HELOA is the professional association for access, recruitment and outreach staff working in Higher Education in the UK. Its mission is to support and enable its members to help students make informed decisions.

HELOA represents over 1400 members from more than 130 universities in the UK. It is a voluntary association, led by a committee of elected officers. The aims of the Association include offering training and development opportunities to its members and providing advice and guidance about higher education to prospective students and their families. As well as a national committee, the HELOA operates a network of regional and national groups, that maintain their own group committees.

HELOA members typically work for UK universities or higher education institutions, in the fields of student recruitment, widening participation, outreach or marketing.

Much of the day-to-day administration of the HELOA is carried out by the HELOA office, which is based at Edge Hill University in Ormskirk.
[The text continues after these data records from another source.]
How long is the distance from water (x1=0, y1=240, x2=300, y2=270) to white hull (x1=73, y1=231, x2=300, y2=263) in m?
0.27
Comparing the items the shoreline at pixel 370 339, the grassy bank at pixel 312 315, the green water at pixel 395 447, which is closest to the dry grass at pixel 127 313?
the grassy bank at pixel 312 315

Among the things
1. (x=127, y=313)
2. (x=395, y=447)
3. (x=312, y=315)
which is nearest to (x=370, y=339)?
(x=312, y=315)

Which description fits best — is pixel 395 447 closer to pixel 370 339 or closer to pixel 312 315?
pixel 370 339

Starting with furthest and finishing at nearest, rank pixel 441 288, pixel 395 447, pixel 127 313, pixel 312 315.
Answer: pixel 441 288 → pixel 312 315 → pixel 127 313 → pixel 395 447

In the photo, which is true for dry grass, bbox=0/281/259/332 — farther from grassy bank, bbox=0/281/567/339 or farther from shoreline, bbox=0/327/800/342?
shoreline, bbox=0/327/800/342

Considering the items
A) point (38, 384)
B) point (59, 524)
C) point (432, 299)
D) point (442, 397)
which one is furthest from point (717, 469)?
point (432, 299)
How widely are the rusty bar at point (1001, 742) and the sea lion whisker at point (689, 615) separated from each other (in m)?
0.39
Executive and UK Committee
The HELOA is led by an executive and UK committee of elected and appointed officers, each responsible for different functions of the organisation. A normal term of office is three years. The current team is as follows:
 UK Chair - Jonathan Atkinson, University of Liverpool
 UK Vice-Chair (Group Development) - Helen Walker, Sheffield Hallam University 
 UK Vice-Chair (Partnerships) - Rebecca Hollington, University of Wolverhampton
 UK Vice-Chair (Training) - Charlotte Brookes, Edge Hill University
 UK Vice-Chair (Finance) - Michelle Terrell, Edinburgh Napier University
 UK Vice-Chair (Governance & Policy) - Jo Marchant, King's College London
 UK Vice-Chair (Administration & Membership) - Harri Tatnell, Aston University

HELOA Groups
The HELOA maintains a network of nine regional and national groups.

Annual Conference and AGM
HELOA hosts an annual conference and AGM in January each year. This is a three-day event involving training sessions and networking opportunities for members and an AGM, where constitutional changes are discussed and voted upon. During this event, there is a ceremony for the annual Innovation and Best Practice Awards.

The next conference is due to take place between 24–26 January 2018 at the Crowne Plaza Hotel, Stratford-upon-Avon

Innovation and Best Practice Awards
The annual Innovation and Best Practice Awards recognise outstanding achievements of individual institutions in the fields of schools liaison, outreach and marketing. Members are asked to nominate their own projects and a shortlist and winner is decided by a panel of judges.

The first of these awards was given in 2012 to Teesside University for their Virtual Postgraduate Open Day.

Partnerships
The HELOA has formed a number of partnerships with organisations within the higher education sector.